If you are Mr. Green Circle, and look around you along the green lines, you see everything as usual. When you start looking towards your friend Mr. Pink Circle though, the light arriving at your 2D "eyes" is the light coming out of the portal from Mr. Orange Circle.

In 2D, you see the world in the direction of the portal becoming distorted hyperbolically, you can actually see infinite more and more distorted and thinned-out reflections of yourself, and then the distortion reverses and in the middle you can see, clearer and clearer, a different place.

Exactly the same thing happens in 3D. In this image you see a distorted Milky Way, and in the middle the opposite section of the same galaxy - the "inside" and "outside" of the distortion are 30,000 light-years apart.

The nearer you go to the portal, the more distortion you see far from you and the less distortion you see near you. Wherever you pass through, the local distortion is effectively nil (for a large enough portal of course - at least, say, one hundred times your own size).

enter image description here

All this assumes that there is a continuous isotropic distortion around the portal; otherwise, the behaviour of matter and light on the boundary is anyone's guess. The portal might even be impassable (or its borders could act like an atom-thin razor, in which case, in 3D, any object entering would effectively be instantly shredded at the atomic level - not even freezing would be enough to protect biological entities; some ultra-cooled crystals could make it through reasonably unscathed, with just their lattice defects rearranged).

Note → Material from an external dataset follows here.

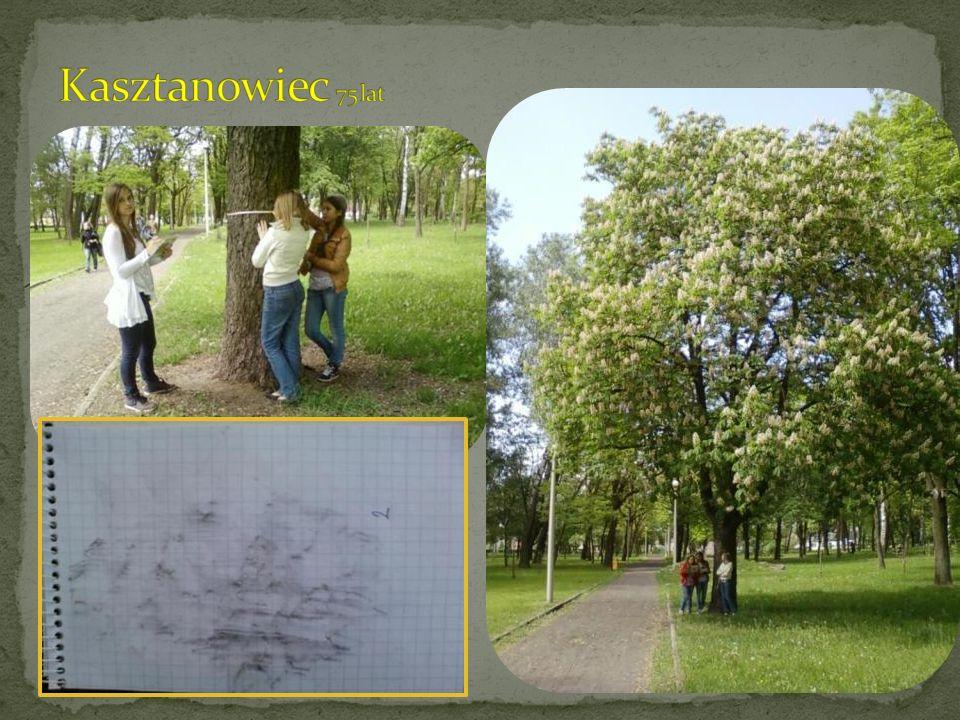 Kasztanowiec 75 lat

If the distortion is anisotropic, then there is a "backwash" effect. Taken to the extremes, the distortion becomes one-way - particles can only move in one direction. In that case, traversing the portal would deliver a nasty hydrostatic shock when blood finds itself incapable of moving in those vessels that run in the wrong direction. For very small times - one hundredth of a second or less, the shorter the better - you would receive the equivalent of a coin sock to the head. Confusion, perhaps loss of consciousness. The longer the time (and passage repetitions), the more damage - up to brain haemorrhage and death. A short passage, or a very thin anisotropic portion of the interface, would reduce the damage down to nothing.

Incidentally, this implies that the danger of a portal (if more than one kind exist) may be visually estimated by measuring the distortion and comparing it against its aperture. A large portal with wide, continuous distortion would be innocuous except to very large objects; a narrow one with irregular distortions would be deadly).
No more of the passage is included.